**Instrucciones de la tarea:** Continúa el artículo sobre las conversaciones de paz con los talibanes que aparece más abajo, empezando después de su última oración.

**Fragmento del documento:**
^^^^^^^^^^^^^^^^
El largo partido contra los talibanes

En la reciente Copa Mundial de críquet en Inglaterra, la animosa selección afgana (compuesta mayoritariamente por exrefugiados) sorprendió a todos con su excelente desempeño en los partidos, incluidos encuentros contra sus vecinos (la India y Pakistán). Por desgracia, no puede decirse lo mismo de otros dos conjuntos afganos (el de los talibanes y el del gobierno) que se reunieron este mes en Doha (Qatar) para acordar una “hoja de ruta para la paz”.

Los funcionarios del gobierno afgano que participaron en las conversaciones de Doha ni siquiera podían presentarse como tales, porque sus interlocutores (una banda de fanáticos asesinos) no reconocen al gobierno afgano. De modo que a la delegación se la describió, educadamente, como “un grupo de representantes afganos”, sin decir a quiénes representaban exactamente.

Después de dos días de conversaciones, los participantes acordaron ocho puntos de una resolución conjunta; esto motivó a Zalmay Khalilzad (Representante Especial de los Estados Unidos para la Reconciliación de Afganistán) a tuitear que las conversaciones “concluyeron en forma muy positiva” y felicitar a los participantes por haber encontrado “un terreno común”.

A quienes observamos esto desde la India (el segundo mayor donante de ayuda a Afganistán después de Estados Unidos) se nos perdonará tal vez una cuota de escepticismo. Básicamente, ambas partes acordaron en Doha reducir “las víctimas civiles a cero”; pero mientras estaban reunidas, el “terreno común” (el suelo de Afganistán) estaba siendo regado con sangre por los ataques incesantes de los talibanes, que ni siquiera aceptaron detener los combates para la tradicional festividad musulmana de Eid al-Fitr con que concluye el mes sagrado de Ramadán.

La violencia continuó después de eso, con una serie de ataques de los talibanes que dejaron decenas de muertos y cientos de heridos en los últimos días. El 1 de julio, combatientes talibanes mataron a hasta 40 personas en un ataque contra instalaciones del gobierno en Kabul. Seis días después, ejecutaron un atentado suicida en un complejo nacional de inteligencia en la provincia central de Ghazni, que dejó al menos una docena de muertos y unos 180 heridos. Ambos ataques dañaron numerosos edificios cercanos, incluidas escuelas vecinas en las que hubo niños muertos o mutilados. Según el informe semanal de víctimas de la guerra afgana que publica el New York Times, la cifra de muertos entre el 28 de junio y el 4 de julio fue la más alta en lo que va de 2019: esa semana, murieron 264 funcionarios del gobierno y 58 civiles.
^^^^^^^^^^^^^^^^
**Información proporcionada:**
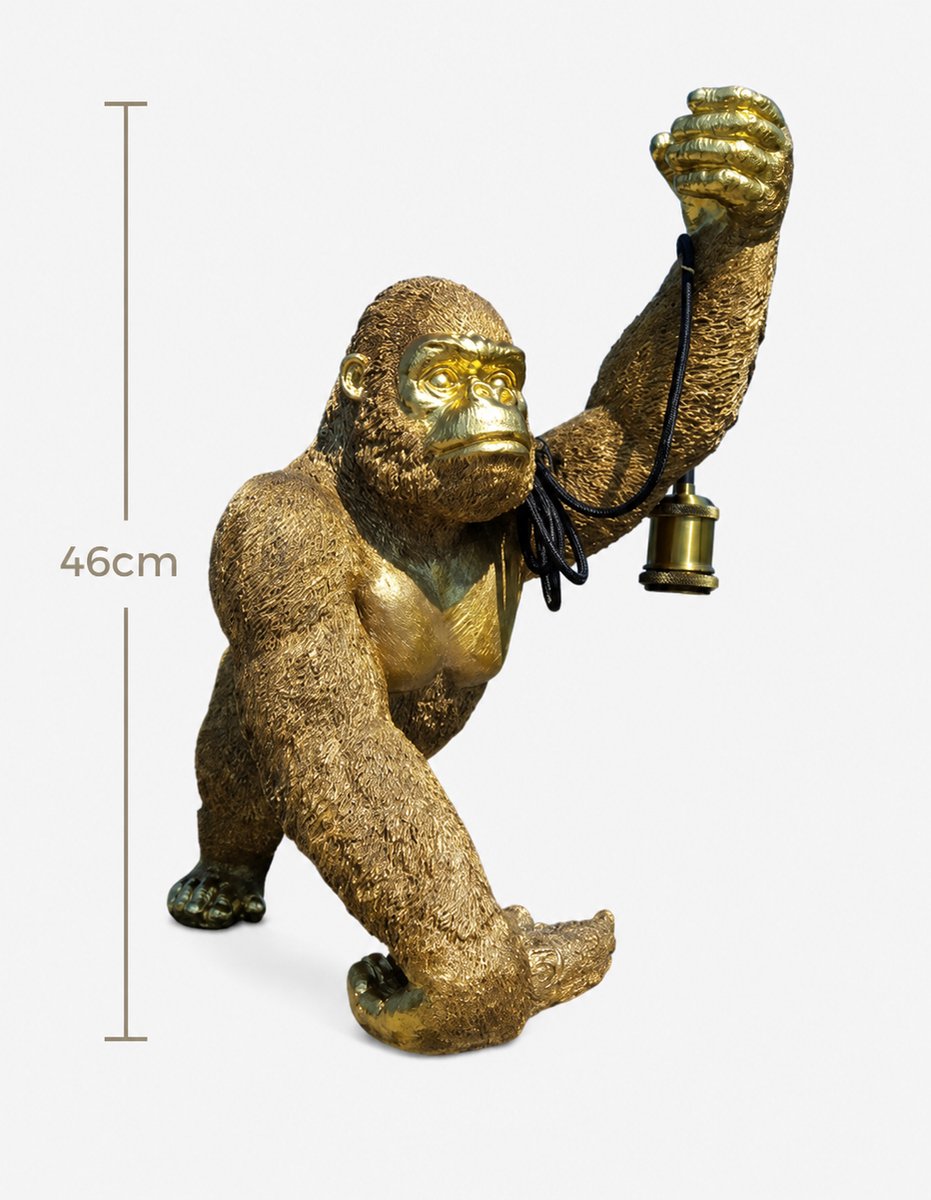 Luxe Gouden Aap Tafellamp Gorilla – XL Aap Beeld met Lamp Fitting – Polystone Woondecoratie – Industrieel & Hotel Sjiek – 46 cm Hoog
^^^^^^^^^^^^^^^^
**Resultado de la tarea:**
El conflicto no da señales de acercarse al final. Atribuyen a Winston Churchill aquello de que “mejor hablar y hablar que guerrear y guerrear”; pero los talibanes han perfeccionado el arte de hablar y combatir al mismo tiempo. No es ningún secreto que desean restaurar el “emirato islámico” que dominó (brutalmente) Afganistán entre 1996 y 2001, hasta que se derrumbó bajo una lluvia de bombas estadounidenses después de los ataques terroristas del 11 de septiembre de 2001.

Con esa victoria sobre un régimen despiadado, Estados Unidos heredó los problemas que los rusos habían tratado de resolver durante su desastrosa ocupación de Afganistán entre 1979 y 1989. Cuando los soviéticos se fueron, Afganistán se hundió en una guerra civil fratricida que duró años y terminó con la toma del control del país por los talibanes y el establecimiento de una teocracia islámica estricta, en la que ejecuciones, amputaciones y apedreamientos eran frecuentes. A las niñas se les vedó el ingreso a las escuelas, y a las mujeres se les prohibió salir de casa sin la compañía de un guardián masculino y se las invisibilizó en público bajo la burka. El cine, la televisión y la música quedaron proscritos. Y bajo la tutela del ejército de Pakistán, los talibanes trajeron paz a Afganistán: la paz de los cementerios.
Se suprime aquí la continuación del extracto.